In one kind of cases, a husband has “changed his mind” after the wife took back an FIR against his family for cruelty under the terms of the agreement reached during mediation.
In another case, the wife had refused to file the second motion for divorce through mutual consent after receiving part payment of the alimony amount, because she had “changed her mind” about the terms of custody for the child. In both cases, the HCs had said that the “erring spouse” cannot be allowed to “take advantage” of the option allowed in cases of divorce by mutual consent. During arguments, the other question raised before Justice Manmohan was that when a party had signed an undertaking before a court of law to file the second motion, could they then face contempt for “breach of undertaking given to a court of law”?
One of the petitioners before Justice Manmohan also cited a Supreme Court judgment on the “waiver of right”. The petitioner argued that when two parties agree on a settlement under the Alternate Dispute Redressal mechanism of mediation, they can “waive the statutory right” to “change their mind” that is given under Section 13B of the Hindu Marriage Act, and will be “bound” by the settlement they have agreed on.

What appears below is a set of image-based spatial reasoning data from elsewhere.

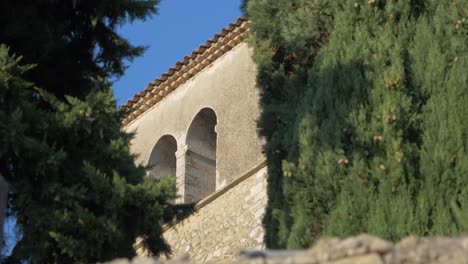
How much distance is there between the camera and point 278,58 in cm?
1416

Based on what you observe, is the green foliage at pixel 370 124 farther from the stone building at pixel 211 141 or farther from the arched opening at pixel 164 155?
the arched opening at pixel 164 155

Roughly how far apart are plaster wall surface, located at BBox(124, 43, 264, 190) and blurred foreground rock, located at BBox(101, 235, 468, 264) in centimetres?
1281

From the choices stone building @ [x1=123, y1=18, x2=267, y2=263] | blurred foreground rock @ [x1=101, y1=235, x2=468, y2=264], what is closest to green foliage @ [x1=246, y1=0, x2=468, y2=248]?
blurred foreground rock @ [x1=101, y1=235, x2=468, y2=264]

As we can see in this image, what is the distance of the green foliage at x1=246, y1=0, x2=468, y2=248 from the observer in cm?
1102

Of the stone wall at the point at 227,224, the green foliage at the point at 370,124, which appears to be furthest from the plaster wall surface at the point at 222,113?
the green foliage at the point at 370,124

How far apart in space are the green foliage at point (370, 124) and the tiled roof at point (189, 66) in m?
6.68

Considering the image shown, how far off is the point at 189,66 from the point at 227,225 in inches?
146

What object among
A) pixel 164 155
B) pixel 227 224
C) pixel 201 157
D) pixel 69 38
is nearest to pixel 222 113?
pixel 201 157

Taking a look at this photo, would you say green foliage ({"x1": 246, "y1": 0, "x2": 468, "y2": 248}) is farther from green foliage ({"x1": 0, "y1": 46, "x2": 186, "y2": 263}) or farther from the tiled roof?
the tiled roof

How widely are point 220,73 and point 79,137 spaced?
10854 mm

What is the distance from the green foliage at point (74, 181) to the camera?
32.2 feet

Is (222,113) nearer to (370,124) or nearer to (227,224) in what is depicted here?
(227,224)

Citing several “contradicting judgments”, Justice Manmohan said that since the Supreme Court has held that “consent” for divorce must “continue till the date of the decree”, the right of the parties to change their minds cannot be taken away. However, there are precedent judgments that say that the parties can’t be allowed to benefit from the agreement in the form of quashed FIRs or alimony payments, and then go back on it. Because of “contrary parameters” of the judgments, the matter will now go before a two-judge Bench; a special three-judge Bench may also be constituted.